Holidays in the Workplace
Printing GoldCoast. The holiday season is fast approaching and it’s more important than ever to focus on safety in the workplace.
When you rush and take shortcuts to get things done at work, the chances of making a mistake are very high and can lead to a serious injury or workplace fatality.
Over the past decade 22% of all workplace fatalities have occurred in November and December, equating to 51 deaths in the workplace.
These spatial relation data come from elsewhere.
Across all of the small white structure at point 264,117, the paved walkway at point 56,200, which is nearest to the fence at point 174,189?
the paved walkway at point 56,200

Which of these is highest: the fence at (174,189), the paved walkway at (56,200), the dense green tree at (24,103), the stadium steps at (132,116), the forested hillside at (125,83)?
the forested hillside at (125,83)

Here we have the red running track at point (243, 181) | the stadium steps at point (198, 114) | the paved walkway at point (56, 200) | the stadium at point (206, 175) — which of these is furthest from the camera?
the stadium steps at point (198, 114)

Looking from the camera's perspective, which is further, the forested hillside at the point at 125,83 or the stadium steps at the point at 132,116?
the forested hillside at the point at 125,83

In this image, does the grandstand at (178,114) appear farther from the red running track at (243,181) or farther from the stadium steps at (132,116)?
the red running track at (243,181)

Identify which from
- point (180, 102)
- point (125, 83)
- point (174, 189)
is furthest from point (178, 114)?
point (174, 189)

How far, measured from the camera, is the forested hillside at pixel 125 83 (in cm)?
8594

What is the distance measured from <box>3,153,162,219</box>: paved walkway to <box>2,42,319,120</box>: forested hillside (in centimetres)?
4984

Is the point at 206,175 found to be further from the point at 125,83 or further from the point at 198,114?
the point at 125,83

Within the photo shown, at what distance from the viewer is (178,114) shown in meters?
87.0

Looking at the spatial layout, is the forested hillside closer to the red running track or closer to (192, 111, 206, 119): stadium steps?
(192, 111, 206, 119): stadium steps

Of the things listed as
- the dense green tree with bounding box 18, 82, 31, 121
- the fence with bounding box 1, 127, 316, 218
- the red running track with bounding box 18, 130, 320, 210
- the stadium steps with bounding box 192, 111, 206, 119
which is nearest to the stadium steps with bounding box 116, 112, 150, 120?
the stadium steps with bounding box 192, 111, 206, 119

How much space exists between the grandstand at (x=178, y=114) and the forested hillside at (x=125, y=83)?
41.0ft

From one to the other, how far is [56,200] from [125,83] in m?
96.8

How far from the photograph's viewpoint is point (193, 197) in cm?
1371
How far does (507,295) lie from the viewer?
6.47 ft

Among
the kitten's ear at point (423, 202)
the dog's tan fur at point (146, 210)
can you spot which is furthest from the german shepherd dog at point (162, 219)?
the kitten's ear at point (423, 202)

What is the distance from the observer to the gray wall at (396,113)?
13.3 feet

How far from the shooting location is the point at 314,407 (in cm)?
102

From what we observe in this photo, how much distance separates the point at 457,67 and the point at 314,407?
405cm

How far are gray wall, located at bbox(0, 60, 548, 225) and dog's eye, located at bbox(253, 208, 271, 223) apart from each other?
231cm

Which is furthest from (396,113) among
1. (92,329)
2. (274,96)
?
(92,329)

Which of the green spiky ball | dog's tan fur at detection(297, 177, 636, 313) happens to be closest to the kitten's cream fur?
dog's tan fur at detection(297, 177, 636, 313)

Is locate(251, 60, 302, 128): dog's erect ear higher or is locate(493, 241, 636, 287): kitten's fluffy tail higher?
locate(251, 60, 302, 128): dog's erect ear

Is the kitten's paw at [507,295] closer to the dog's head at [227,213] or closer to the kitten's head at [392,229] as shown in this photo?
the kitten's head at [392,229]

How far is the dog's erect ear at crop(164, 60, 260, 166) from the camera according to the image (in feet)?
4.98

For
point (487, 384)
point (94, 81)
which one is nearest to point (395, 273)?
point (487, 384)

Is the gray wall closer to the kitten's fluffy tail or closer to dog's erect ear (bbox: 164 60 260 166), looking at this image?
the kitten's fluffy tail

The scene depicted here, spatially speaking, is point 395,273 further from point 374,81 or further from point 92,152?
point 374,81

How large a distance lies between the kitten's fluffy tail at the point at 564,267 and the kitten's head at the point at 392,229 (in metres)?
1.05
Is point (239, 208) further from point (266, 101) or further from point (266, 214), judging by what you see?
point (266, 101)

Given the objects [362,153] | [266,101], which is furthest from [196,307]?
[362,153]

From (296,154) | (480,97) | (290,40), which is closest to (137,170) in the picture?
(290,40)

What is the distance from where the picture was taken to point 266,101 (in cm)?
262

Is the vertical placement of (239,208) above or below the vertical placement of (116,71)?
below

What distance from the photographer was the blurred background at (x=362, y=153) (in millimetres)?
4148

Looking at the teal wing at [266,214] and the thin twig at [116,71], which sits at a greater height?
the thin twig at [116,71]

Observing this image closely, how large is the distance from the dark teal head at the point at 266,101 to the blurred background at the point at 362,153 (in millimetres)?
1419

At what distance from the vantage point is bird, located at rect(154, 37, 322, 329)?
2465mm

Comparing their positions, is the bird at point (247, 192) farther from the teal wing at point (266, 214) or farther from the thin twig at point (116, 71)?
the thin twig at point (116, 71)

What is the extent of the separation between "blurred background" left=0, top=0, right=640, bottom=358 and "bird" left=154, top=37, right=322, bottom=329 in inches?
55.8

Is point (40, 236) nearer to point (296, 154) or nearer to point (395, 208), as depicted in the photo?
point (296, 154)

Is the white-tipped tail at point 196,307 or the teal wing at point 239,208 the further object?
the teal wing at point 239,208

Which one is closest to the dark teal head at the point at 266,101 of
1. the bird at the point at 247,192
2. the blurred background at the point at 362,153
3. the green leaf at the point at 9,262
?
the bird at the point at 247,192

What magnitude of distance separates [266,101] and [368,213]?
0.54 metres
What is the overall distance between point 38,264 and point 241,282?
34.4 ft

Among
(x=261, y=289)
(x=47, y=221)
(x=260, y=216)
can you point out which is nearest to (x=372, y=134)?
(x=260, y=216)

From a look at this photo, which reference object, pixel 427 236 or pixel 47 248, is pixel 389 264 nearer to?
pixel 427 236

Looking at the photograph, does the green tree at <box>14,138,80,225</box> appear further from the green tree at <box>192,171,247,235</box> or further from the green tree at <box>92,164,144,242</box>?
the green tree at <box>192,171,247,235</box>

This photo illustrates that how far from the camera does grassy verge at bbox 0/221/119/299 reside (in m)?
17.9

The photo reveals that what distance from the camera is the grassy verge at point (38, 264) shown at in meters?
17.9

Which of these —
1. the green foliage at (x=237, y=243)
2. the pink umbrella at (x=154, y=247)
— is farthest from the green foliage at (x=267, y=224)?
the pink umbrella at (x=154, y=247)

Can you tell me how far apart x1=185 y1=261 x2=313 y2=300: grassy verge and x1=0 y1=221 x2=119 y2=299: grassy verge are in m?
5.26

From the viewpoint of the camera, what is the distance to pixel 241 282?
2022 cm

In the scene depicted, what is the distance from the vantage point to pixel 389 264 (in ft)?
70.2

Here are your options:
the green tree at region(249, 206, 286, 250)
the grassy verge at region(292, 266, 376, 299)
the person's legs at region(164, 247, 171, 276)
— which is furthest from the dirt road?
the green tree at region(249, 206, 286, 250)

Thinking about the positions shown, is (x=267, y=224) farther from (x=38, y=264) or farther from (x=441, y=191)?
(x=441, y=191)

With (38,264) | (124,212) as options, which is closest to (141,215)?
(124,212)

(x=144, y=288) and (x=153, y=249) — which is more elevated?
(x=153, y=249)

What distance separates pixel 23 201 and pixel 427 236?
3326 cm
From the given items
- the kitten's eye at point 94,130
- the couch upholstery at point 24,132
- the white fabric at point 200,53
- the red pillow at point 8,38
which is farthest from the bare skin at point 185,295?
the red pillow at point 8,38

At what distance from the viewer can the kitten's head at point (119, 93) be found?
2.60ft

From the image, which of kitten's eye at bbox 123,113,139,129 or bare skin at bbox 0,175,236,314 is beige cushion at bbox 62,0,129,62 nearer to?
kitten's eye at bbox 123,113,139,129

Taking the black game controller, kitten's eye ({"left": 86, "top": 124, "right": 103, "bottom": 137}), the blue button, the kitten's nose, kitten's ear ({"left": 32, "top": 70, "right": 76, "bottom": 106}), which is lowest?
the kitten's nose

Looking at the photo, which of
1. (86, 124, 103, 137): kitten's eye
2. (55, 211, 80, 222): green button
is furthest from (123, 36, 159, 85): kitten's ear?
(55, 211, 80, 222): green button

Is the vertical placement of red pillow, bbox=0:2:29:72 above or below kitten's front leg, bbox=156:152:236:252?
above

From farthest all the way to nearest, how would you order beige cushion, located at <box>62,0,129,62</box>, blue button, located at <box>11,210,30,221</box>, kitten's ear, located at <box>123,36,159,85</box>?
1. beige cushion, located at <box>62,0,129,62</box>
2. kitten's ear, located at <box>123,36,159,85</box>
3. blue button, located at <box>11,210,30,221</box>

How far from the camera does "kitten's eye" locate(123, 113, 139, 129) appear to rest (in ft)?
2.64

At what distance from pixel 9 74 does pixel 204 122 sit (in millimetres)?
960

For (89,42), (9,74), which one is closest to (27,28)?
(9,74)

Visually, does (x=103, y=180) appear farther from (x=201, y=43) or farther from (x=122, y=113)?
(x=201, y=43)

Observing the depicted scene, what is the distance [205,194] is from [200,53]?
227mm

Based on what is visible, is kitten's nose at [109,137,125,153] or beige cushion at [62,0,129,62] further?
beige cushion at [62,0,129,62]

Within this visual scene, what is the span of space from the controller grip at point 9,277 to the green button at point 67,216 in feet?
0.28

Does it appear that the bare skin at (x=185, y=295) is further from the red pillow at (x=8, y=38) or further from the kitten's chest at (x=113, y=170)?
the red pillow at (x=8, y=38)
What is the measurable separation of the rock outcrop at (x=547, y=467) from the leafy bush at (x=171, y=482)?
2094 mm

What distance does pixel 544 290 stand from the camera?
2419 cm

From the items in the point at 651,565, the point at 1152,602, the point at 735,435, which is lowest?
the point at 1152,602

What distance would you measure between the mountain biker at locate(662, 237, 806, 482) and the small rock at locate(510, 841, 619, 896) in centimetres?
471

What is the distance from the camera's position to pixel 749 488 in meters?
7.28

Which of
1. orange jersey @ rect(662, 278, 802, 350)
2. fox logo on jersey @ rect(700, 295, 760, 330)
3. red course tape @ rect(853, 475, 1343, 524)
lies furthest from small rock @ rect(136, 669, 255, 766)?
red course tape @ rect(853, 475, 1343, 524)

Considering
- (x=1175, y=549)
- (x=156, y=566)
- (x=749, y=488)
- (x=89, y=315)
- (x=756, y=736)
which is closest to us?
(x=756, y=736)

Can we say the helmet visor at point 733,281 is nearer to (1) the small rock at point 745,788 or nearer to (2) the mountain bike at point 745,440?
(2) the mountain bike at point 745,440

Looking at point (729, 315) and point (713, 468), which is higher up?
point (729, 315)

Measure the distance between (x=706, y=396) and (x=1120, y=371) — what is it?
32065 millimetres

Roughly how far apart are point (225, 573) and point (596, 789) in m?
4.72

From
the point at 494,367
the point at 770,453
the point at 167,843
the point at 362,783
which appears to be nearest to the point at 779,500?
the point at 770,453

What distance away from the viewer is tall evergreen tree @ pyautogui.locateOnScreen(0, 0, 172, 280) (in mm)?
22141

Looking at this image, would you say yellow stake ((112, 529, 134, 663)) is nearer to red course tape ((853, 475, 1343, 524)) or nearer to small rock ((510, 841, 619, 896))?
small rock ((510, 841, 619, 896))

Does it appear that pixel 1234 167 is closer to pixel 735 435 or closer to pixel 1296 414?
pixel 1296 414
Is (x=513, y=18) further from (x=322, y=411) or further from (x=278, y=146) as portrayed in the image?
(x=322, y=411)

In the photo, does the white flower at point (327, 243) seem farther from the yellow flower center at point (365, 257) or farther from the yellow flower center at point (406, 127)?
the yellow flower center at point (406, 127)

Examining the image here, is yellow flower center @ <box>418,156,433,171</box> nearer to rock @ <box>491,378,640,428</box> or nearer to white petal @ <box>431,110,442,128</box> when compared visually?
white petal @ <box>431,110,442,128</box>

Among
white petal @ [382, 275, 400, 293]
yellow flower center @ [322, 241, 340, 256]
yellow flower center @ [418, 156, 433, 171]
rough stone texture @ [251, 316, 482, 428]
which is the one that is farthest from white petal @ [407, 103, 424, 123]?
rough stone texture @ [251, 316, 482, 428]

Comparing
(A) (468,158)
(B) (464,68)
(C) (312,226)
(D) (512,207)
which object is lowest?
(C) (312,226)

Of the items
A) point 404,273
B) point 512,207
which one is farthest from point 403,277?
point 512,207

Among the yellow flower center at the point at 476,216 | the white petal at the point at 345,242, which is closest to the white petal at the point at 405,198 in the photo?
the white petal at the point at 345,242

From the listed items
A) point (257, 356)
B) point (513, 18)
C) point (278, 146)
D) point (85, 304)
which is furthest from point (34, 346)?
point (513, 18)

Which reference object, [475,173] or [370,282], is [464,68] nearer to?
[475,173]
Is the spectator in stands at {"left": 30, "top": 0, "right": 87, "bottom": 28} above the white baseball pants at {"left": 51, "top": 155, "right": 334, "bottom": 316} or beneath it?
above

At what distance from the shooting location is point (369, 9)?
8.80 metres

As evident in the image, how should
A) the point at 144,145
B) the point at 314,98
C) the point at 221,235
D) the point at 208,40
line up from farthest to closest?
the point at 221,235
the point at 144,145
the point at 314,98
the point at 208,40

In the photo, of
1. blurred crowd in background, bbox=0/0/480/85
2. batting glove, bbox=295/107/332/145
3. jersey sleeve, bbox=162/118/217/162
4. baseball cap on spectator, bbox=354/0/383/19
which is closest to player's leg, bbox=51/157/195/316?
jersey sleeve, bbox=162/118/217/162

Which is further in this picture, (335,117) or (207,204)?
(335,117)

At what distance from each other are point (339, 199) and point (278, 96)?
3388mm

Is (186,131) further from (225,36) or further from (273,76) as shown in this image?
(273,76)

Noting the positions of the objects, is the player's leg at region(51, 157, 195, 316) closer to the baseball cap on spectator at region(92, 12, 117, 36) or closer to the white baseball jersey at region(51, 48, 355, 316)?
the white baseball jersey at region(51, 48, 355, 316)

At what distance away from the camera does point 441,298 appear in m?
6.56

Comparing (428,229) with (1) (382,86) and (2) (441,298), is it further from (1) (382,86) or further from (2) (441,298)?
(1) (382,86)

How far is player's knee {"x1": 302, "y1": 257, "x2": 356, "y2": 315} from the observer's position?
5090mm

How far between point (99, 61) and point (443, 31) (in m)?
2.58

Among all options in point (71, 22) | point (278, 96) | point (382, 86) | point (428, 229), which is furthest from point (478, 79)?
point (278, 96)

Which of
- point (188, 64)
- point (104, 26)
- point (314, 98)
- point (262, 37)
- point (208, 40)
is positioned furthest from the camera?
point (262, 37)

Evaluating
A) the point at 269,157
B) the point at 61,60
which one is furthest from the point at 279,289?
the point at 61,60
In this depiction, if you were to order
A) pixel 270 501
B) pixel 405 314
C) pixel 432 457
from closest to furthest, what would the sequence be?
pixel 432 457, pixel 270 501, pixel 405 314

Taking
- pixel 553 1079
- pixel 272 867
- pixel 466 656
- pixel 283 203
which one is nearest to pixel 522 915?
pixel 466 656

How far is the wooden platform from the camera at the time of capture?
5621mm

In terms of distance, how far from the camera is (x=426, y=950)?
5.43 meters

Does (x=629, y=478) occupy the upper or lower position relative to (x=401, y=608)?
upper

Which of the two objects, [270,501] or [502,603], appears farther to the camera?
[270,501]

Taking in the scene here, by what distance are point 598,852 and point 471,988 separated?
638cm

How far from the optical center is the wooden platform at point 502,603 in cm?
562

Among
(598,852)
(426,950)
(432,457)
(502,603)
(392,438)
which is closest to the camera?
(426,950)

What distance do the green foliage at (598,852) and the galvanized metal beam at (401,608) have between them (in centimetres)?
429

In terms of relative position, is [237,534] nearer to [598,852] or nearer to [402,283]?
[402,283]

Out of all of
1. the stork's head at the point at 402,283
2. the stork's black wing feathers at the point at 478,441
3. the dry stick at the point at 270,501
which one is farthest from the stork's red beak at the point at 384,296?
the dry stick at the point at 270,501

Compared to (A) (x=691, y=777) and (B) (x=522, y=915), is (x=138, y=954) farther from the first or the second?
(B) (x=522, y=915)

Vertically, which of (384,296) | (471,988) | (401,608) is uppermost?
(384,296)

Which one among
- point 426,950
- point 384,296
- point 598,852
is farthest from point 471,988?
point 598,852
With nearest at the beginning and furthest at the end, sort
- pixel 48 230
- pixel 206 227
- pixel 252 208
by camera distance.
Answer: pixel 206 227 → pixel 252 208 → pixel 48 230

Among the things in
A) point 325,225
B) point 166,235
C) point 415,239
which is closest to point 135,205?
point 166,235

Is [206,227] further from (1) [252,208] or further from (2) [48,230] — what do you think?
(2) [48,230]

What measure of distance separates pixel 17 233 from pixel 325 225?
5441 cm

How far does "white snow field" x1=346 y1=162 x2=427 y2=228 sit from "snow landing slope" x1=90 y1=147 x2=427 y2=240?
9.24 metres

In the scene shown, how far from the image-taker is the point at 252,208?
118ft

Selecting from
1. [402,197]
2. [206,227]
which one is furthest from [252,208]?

One workplace death is far too many and the fact that that all these families will spend the holidays grieving for a loved one who died as the result of a workplace incident is devastating.
Queensland – Printing GoldCoast
Friday 1 January – New Year’s Day
Tuesday 26 January – Australia Day
Friday 2 April – Good Friday
Saturday 3 April – The day after Good Friday
Sunday 4 April – Easter Sunday
Monday 5 April – Easter Monday
Monday 26 April – Anzac Day (substitute day as Anzac Day falls on a weekend)
Monday 3 May – Labour Day
Wednesday 11 August – Royal Queensland Show (Brisbane area only)
Monday 4 October – Queen’s Birthday
Friday 24 December – Christmas Eve (from 6pm to midnight)
Saturday 25 December – Christmas Day
Sunday 26 December – Boxing Day
Monday 27 December – Additional public holiday for Christmas Day
Tuesday 28 December – Additional public holiday for Boxing Day
Cultural & religious holidays – Printing GoldCoast
Australia is a vibrant and multicultural nation boasting significant cultural and religious diversity, with workplaces across the country reflecting this diversity.
Recognising and embracing diversity in the workplace helps staff feel valued for their unique qualities, ideas and perspectives and extends to recognising that staff may wish to celebrate culturally important or religious days and events throughout the year.
Some examples of cultural or religious holidays include Lunar New Year, Diwali, Ramadan and NAIDOC Week.
Working (or not working) on public holidays – Printing GoldCoast
Employees have the right to be absent from work on a day, or part day, that is a public holiday.
Employers who decide to keep their business open on public holidays are allowed to ask employees to work, as long as the request is reasonable.
Employees are allowed to refuse a request to work if they have reasonable grounds.
Employers should consider these things when deciding if a request is reasonable:
- the employee’s personal circumstances (e.g. family responsibilities)
- whether the employee will get more pay (e.g. penalty rates)
- the needs of the workplace
- the type of work the employee does
- whether the employee’s salary includes work on a public holiday
- whether the employee is full-time, part-time, casual or a shift worker
- how much notice the employee was given about working
- the amount of notice the employee gives if they refuse the request.
When employees do agree to work on a public holiday, employers should make sure they are paid at least their base pay rate for all hours worked. Many awards, enterprise agreements and other registered agreements also provide additional entitlements for public holidays, including:
- extra pay (e.g. public holiday rates) an extra day off or extra annual leave
- minimum shift lengths on public holidays
- agreeing to substitute a public holiday for another day.